** start of INFORMATION SHOWN **

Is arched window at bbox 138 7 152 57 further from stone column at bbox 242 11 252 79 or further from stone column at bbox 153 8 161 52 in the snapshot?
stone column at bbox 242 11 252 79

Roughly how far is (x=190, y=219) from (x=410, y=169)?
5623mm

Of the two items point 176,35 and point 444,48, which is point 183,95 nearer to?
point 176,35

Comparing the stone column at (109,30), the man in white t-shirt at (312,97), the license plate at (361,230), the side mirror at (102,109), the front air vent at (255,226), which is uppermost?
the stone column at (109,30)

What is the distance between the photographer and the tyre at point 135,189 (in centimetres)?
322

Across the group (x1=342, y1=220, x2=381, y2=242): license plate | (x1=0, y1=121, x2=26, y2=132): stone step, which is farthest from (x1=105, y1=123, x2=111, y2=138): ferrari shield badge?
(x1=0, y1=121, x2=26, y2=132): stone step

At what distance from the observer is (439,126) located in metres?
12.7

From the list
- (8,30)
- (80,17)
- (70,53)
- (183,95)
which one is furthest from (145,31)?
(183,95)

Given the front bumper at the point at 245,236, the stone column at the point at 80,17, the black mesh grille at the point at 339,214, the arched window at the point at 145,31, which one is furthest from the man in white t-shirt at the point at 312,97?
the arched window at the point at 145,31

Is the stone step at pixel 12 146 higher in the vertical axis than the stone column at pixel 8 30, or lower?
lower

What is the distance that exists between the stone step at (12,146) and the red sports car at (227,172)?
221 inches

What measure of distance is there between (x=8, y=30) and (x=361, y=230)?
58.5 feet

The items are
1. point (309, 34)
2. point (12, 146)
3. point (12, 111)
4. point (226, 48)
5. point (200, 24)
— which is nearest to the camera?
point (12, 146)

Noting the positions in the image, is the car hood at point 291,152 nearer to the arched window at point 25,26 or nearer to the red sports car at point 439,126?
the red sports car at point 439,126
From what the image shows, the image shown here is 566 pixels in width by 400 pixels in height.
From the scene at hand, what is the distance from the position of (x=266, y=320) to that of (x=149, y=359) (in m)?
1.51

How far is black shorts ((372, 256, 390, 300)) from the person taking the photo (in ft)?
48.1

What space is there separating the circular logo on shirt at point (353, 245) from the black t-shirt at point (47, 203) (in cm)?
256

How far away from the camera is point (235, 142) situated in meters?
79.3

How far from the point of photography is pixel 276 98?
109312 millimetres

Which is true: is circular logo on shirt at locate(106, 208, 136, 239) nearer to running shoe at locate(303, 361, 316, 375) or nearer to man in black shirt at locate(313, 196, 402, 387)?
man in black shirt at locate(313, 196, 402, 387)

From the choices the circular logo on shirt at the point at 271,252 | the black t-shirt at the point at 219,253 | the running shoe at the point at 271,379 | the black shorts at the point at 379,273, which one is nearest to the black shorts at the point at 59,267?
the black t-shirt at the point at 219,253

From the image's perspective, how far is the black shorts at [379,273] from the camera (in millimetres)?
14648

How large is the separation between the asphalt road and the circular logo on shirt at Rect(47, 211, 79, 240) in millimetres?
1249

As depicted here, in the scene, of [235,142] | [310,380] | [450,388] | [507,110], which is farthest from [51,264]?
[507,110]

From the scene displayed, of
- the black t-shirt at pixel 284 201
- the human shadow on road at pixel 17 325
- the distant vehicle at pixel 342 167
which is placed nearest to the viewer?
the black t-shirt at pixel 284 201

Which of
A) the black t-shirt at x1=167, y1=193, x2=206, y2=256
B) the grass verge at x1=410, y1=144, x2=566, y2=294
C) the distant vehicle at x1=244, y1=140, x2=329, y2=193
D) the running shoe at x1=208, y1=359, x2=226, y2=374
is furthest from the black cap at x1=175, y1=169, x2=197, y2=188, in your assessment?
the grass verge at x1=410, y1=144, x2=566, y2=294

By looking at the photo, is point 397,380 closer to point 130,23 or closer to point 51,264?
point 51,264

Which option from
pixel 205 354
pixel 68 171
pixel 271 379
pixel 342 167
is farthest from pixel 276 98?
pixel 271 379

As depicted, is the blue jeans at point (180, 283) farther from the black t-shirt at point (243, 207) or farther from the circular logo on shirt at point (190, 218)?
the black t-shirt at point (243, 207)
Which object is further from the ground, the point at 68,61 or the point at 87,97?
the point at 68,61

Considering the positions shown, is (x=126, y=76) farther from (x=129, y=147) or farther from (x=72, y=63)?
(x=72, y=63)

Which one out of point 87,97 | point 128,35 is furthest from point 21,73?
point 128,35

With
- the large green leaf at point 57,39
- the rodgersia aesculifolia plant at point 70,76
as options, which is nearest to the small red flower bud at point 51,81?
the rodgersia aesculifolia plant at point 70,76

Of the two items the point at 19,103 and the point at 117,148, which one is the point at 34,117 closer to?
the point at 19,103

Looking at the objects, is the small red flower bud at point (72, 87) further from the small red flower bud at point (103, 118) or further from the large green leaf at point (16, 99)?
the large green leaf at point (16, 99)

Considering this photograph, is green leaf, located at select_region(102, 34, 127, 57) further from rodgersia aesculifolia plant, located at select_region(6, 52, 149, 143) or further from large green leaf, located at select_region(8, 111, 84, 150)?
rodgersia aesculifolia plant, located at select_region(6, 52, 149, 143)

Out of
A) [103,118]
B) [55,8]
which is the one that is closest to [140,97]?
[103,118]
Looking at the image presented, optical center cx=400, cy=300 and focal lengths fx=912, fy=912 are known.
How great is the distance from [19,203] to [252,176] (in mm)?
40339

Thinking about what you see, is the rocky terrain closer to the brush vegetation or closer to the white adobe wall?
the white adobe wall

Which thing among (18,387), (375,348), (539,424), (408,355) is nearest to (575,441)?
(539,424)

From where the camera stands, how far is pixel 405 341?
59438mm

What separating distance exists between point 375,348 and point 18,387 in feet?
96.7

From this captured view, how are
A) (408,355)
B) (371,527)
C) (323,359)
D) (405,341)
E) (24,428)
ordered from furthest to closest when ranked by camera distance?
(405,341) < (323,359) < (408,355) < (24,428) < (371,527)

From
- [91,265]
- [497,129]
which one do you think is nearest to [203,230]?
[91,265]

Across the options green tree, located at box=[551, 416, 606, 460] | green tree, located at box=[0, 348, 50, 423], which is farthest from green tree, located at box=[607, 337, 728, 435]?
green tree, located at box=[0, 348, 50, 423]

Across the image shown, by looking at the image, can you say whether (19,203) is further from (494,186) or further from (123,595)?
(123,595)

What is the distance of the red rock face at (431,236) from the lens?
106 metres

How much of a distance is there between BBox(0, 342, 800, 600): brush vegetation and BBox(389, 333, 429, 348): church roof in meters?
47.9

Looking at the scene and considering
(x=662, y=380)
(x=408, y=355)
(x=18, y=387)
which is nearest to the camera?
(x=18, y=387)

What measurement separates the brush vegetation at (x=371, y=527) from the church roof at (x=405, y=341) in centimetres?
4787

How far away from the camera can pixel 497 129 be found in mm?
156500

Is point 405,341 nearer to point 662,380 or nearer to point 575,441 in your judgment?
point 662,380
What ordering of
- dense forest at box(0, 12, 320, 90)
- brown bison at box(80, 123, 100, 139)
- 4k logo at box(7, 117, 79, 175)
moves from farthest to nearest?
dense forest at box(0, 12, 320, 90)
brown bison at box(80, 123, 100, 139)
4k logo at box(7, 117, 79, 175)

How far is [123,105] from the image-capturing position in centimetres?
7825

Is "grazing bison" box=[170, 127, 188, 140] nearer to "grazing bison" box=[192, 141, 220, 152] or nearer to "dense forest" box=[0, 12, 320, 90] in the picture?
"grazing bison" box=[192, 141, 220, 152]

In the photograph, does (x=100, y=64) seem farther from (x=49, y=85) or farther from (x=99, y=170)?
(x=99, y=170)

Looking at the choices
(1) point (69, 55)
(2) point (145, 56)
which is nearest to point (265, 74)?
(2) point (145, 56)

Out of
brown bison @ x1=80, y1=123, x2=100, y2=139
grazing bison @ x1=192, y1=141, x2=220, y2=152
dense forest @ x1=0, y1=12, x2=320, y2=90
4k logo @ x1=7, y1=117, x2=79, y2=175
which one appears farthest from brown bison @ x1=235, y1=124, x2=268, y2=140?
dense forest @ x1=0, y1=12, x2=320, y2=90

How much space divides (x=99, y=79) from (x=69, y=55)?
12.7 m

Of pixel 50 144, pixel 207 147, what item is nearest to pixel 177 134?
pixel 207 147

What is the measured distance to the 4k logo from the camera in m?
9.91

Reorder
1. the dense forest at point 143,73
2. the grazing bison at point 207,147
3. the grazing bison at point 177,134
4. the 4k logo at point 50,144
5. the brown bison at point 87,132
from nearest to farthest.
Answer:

** end of INFORMATION SHOWN **

EXERCISE REQUIREMENTS: Return the lines above, from the one containing "Looking at the scene and considering" to the end, exactly as they stand.

RESPONSE TO THE EXERCISE:
Looking at the scene and considering
(x=662, y=380)
(x=408, y=355)
(x=18, y=387)
which is nearest to the camera?
(x=18, y=387)

What measurement separates the brush vegetation at (x=371, y=527) from the church roof at (x=405, y=341) in centimetres?
4787

How far away from the camera can pixel 497 129 be found in mm?
156500

Is point 405,341 nearer to point 662,380 or nearer to point 575,441 in your judgment?
point 662,380
What ordering of
- dense forest at box(0, 12, 320, 90)
- brown bison at box(80, 123, 100, 139)
- 4k logo at box(7, 117, 79, 175)
moves from farthest to nearest?
dense forest at box(0, 12, 320, 90)
brown bison at box(80, 123, 100, 139)
4k logo at box(7, 117, 79, 175)

How far is [123,105] from the image-capturing position in centimetres?
7825

Is "grazing bison" box=[170, 127, 188, 140] nearer to "grazing bison" box=[192, 141, 220, 152] or nearer to "dense forest" box=[0, 12, 320, 90] in the picture?
"grazing bison" box=[192, 141, 220, 152]

In the photograph, does (x=100, y=64) seem farther from (x=49, y=85) or farther from (x=99, y=170)?
(x=99, y=170)

Looking at the choices
(1) point (69, 55)
(2) point (145, 56)
which is nearest to point (265, 74)?
(2) point (145, 56)

Out of
brown bison @ x1=80, y1=123, x2=100, y2=139
grazing bison @ x1=192, y1=141, x2=220, y2=152
dense forest @ x1=0, y1=12, x2=320, y2=90
4k logo @ x1=7, y1=117, x2=79, y2=175
which one appears farthest from brown bison @ x1=235, y1=124, x2=268, y2=140?
dense forest @ x1=0, y1=12, x2=320, y2=90

How much space divides (x=99, y=79) from (x=69, y=55)?
12.7 m

Of pixel 50 144, pixel 207 147, what item is nearest to pixel 177 134?
pixel 207 147

What is the measured distance to the 4k logo from the camera in m?
9.91

Reorder
1. the dense forest at point 143,73
2. the grazing bison at point 207,147
3. the grazing bison at point 177,134
4. the 4k logo at point 50,144
5. the brown bison at point 87,132
from nearest to farthest.
Answer:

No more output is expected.